[Tuples]

Introduction

Sunday, March 06, 2005

With the introduction of generics in Whidbey, we are relieved of writing our own type safe collection classes:

IList<Foo> foos = new List<Foo>();

What's less known is that, with some ground work, we can often skip the task of defining the element type for these type-safe collections as well:

ITuple<string, int> foo = new Tuple<string, int>("UeberFoo", 5);

In other words, we can create complex type-safe data structures in an ad-hoc fashion:

IList<ITuple<string, int>> foos = new List<ITuple<string, int>>();
foos.Add(new Tuple<string, int>("UeberFoo", 5));

Note that compatibility among type parameters does not imply compatibity of so constructed types: there is no covariance among generic containers. While Tuple derives from ITuple, the constructed list type is "of ITuple", and you can't assign a "list of Tuple" to the foos variable, even though you can add a Tuple object to the list. Don't worry.

Resources

The idea is inspired by a new part of the C++ standard library, which is also called tuples. Information is available on the web.

I have written a demo project which you can download.

Type Overview

Let's make sense of the types.

Basic Interfaces

Everyone here implements ITuple, which does nothing more than informing about the number of elements in the tuple.

Then, there are the generic ITuple overloads, each introducing one more element, up to five elements. These inherit form each other, so the constructed types are compatible. These interfaces are implemented by the default tuple classes (see below), as well as any interested class (we'll see that, too).

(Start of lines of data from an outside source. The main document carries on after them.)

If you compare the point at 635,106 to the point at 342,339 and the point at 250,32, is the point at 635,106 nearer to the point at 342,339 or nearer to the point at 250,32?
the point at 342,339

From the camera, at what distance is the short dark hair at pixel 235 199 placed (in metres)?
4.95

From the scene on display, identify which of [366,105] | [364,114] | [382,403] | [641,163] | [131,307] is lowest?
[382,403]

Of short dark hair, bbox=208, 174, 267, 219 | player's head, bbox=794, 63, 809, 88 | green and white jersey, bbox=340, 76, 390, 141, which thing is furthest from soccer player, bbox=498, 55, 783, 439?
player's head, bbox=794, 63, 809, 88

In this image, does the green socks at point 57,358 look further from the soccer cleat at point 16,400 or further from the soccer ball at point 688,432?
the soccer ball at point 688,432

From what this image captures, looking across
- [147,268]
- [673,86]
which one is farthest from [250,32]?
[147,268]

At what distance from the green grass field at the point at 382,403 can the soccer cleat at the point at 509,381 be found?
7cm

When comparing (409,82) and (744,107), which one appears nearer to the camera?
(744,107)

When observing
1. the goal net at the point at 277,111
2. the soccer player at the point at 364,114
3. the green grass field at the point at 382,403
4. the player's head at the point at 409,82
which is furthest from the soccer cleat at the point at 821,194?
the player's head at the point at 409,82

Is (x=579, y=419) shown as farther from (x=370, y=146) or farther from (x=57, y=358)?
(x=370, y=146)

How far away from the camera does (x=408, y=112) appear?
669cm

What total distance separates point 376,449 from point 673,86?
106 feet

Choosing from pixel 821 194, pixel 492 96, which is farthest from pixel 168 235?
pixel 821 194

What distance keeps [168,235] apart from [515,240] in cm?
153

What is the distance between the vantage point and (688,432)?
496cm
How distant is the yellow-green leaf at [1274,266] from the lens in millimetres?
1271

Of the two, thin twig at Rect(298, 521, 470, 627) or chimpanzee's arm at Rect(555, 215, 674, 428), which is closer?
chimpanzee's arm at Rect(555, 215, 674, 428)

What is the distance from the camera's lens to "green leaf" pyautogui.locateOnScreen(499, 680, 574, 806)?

Then, there are some helper interfaces which aren't so interesting from a generics point of view, but some are nevertheless implemented by the default tuple classes, because they are useful for dynamic processing. These are IRandomAccessTuple (allows accessing tuple elements by numeric index), IArrayAccessTuple (allows accessing all elements at once), and INamedAccessTuple (allows accessing elements by name). All of these operations involve boxing, however.

Default Implementations

These implement the five generic ITuple overloads, as well as the IRandomAccessTuple and IArrayAccessTuple helper interfaces. Access by name is not implemented here.

Note that the implemenation of the helper interfaces could use less code, but the price would be even more boxing. But that's not our focus here.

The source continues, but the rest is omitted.